PROBLEM TO SOLVE: From the post on telemetry and microservices, reproduce verbatim the passage starting at "Sensu is one" and ending at "0, 1 and 2).".

** BEGIN GIVEN TEXT **

Telemetry and Microservices part 3

On the previous posts of the series Telemetry and Microservices part 1 and part 2 I described the desired features of a modern observability / telemetry platform should target to address microservices monitoring needs. I've also blogged about Alerting and monitoring with Sensu part 1 and part 2.  For this post, I will cover some components of the open source telemetry landscape which you can take advantage of your microservice monitoring architecture.

For this blog post I will be talking a little bit more about the following solutions:

1. Sensu
2. Prometheus
3. OpenTSDB
4. Netflix Atlas
5. Riemann
6. Graphite


Sensu

Sensu is one of the most monitoring / alerting solutions nowadays. Sensu does not have a Time Series Database so you want to proper dynamic thresholds / ML and is all about he OS. So you will need something like Ansible or Chef do get Sensu working properly. Sensu has some issues and annoying things like the usage of /tmp folder internally. In general is an OK solution with lots of plugins because is the same model as Nagios and Zabbix(script return 0, 1 and 2).

** END GIVEN TEXT **
** BEGIN DATA SECTION **

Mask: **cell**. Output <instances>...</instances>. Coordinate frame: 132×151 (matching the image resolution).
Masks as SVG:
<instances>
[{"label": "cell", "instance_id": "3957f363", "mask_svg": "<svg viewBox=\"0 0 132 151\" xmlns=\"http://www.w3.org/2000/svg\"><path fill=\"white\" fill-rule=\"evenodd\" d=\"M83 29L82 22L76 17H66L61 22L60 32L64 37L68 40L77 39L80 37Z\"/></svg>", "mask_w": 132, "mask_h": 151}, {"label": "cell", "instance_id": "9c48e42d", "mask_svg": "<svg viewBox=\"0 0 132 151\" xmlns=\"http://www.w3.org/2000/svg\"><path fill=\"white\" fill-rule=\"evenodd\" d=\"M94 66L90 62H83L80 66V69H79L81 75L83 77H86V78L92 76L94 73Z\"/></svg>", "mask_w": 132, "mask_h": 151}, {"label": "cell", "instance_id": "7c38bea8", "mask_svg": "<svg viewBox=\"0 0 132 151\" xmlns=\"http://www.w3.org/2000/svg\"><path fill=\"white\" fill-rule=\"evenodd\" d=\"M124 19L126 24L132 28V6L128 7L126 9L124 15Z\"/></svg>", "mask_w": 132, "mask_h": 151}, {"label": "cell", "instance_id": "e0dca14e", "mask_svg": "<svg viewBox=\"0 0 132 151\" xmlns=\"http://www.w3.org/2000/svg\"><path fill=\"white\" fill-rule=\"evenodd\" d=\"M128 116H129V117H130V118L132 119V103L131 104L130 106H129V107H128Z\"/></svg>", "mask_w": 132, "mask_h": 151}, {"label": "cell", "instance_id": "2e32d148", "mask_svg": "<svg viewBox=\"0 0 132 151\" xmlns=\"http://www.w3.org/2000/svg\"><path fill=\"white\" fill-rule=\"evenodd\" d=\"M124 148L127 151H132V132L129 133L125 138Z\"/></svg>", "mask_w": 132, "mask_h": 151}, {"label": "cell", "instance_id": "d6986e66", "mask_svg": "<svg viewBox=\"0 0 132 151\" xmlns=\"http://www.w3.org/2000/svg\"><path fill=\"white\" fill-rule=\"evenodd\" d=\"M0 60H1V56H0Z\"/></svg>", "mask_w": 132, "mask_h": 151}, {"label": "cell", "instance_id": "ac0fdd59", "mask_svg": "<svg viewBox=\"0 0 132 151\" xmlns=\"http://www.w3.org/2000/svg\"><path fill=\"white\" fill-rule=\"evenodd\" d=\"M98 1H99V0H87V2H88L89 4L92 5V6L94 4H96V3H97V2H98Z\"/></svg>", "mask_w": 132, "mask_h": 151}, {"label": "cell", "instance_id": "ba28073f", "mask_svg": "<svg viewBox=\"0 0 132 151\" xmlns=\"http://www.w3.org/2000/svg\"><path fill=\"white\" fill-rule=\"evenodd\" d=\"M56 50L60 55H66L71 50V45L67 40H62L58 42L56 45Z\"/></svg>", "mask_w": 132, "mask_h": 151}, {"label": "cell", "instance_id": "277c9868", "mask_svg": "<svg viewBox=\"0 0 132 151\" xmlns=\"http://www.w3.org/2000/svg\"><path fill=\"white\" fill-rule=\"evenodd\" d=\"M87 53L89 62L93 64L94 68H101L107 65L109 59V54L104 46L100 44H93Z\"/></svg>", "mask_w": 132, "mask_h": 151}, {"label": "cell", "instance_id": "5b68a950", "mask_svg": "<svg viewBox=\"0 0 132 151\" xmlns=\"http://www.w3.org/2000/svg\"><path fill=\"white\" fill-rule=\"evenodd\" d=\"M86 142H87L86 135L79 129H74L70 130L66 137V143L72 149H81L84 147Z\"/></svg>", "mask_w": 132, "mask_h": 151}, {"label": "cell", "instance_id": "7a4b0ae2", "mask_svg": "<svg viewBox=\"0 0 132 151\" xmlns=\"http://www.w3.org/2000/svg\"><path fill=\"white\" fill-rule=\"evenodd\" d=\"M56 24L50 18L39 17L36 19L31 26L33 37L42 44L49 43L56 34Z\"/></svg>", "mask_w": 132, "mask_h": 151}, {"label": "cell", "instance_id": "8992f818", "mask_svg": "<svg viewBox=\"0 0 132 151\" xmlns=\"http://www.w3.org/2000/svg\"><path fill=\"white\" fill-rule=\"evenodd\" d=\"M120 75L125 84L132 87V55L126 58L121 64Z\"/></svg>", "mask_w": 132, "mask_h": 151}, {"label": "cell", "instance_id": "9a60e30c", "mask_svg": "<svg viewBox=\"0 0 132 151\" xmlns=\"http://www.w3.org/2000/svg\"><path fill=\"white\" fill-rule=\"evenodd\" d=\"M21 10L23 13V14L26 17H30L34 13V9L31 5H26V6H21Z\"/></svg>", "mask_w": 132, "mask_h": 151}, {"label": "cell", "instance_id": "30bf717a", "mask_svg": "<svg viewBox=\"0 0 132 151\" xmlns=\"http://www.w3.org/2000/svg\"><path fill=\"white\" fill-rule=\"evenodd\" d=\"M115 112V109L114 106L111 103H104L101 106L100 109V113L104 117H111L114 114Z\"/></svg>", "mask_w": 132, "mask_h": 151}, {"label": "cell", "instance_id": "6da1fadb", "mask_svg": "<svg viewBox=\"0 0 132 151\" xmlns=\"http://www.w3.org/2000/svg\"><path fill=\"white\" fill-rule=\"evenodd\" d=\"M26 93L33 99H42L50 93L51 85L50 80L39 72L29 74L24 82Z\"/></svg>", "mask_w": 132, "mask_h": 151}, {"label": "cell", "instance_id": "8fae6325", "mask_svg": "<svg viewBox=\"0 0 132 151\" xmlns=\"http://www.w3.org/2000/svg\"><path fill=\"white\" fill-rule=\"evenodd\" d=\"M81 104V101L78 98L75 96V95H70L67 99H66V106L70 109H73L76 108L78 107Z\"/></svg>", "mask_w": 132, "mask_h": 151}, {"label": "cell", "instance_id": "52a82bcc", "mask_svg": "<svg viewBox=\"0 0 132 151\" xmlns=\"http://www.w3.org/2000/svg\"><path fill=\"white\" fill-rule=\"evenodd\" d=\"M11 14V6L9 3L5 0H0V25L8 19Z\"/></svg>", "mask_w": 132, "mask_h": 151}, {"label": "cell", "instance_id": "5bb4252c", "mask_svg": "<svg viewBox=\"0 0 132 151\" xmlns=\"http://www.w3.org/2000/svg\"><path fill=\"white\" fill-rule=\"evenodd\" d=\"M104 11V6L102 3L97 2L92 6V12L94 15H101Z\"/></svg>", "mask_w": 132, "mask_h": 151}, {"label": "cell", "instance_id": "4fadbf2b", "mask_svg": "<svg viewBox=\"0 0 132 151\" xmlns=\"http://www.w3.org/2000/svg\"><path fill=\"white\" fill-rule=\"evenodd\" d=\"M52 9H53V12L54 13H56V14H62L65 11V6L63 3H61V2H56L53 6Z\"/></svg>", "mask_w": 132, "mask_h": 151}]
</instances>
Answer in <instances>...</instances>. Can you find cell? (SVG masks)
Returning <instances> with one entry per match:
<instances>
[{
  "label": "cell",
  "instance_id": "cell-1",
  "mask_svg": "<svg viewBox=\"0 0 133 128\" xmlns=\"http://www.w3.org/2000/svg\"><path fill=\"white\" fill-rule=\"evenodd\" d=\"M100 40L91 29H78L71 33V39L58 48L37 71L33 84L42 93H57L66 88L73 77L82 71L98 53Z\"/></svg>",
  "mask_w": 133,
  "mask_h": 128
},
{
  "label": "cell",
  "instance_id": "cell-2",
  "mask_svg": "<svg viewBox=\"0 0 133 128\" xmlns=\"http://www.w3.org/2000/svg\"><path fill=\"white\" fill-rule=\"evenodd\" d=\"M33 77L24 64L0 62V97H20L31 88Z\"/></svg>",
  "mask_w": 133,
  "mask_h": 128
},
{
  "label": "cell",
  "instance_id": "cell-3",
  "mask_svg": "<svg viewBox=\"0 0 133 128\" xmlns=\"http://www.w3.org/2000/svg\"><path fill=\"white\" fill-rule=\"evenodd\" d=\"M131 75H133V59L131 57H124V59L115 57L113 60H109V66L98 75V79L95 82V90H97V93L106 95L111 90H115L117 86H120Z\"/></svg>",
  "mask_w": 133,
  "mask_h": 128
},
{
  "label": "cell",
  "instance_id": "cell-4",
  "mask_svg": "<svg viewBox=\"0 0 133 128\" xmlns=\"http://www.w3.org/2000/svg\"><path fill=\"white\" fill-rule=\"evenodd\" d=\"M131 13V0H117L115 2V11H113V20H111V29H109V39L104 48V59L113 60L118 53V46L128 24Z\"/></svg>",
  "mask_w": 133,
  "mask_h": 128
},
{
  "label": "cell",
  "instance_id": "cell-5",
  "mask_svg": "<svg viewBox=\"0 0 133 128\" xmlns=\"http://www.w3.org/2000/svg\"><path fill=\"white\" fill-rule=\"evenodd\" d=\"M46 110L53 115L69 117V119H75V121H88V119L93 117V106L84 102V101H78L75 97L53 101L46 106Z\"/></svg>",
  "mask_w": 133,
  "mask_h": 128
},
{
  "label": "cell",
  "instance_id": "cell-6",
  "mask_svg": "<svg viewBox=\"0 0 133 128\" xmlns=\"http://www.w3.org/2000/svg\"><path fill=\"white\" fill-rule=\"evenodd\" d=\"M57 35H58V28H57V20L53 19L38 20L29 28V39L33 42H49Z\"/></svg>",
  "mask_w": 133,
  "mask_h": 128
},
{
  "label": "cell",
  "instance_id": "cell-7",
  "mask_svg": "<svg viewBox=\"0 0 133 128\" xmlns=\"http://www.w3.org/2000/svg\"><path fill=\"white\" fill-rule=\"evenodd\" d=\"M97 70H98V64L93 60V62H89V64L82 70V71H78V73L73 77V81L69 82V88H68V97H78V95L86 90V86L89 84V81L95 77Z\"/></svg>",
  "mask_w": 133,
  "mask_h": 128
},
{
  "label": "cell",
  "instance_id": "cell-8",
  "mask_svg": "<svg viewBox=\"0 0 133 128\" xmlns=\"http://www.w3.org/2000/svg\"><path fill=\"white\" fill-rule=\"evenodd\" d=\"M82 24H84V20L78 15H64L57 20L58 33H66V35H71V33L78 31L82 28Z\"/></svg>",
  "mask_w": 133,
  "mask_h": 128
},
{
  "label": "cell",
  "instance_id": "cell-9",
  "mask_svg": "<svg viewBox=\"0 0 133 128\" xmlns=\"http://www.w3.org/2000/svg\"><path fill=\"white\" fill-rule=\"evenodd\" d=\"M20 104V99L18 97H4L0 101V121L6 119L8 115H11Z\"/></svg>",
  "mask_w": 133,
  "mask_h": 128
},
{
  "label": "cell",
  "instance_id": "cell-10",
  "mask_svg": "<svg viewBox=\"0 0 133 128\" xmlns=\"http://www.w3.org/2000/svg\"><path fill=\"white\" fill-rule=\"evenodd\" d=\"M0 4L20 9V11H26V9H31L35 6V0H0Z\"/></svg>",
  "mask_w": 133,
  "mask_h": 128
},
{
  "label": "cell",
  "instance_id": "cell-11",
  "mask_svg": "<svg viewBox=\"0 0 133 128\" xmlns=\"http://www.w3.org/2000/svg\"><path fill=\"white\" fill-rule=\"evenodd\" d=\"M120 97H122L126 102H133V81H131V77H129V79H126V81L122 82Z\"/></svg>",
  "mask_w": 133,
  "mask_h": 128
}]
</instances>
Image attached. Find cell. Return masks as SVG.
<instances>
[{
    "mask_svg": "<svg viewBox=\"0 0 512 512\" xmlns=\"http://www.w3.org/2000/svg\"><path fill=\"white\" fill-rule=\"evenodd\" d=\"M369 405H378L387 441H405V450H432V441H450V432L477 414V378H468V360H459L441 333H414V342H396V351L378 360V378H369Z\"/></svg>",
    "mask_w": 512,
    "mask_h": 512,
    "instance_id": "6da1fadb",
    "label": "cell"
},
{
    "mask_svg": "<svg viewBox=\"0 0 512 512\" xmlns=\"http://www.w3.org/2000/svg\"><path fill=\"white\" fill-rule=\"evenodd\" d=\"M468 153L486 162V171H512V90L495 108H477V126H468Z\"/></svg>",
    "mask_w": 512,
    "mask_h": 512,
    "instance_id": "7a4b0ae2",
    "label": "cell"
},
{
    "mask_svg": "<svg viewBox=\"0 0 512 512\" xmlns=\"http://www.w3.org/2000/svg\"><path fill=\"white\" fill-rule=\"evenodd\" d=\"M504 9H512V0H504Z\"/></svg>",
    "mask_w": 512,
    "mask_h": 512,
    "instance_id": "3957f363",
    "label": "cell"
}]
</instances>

** END DATA SECTION **

REPLY:
Sensu is one of the most monitoring / alerting solutions nowadays. Sensu does not have a Time Series Database so you want to proper dynamic thresholds / ML and is all about he OS. So you will need something like Ansible or Chef do get Sensu working properly. Sensu has some issues and annoying things like the usage of /tmp folder internally. In general is an OK solution with lots of plugins because is the same model as Nagios and Zabbix(script return 0, 1 and 2).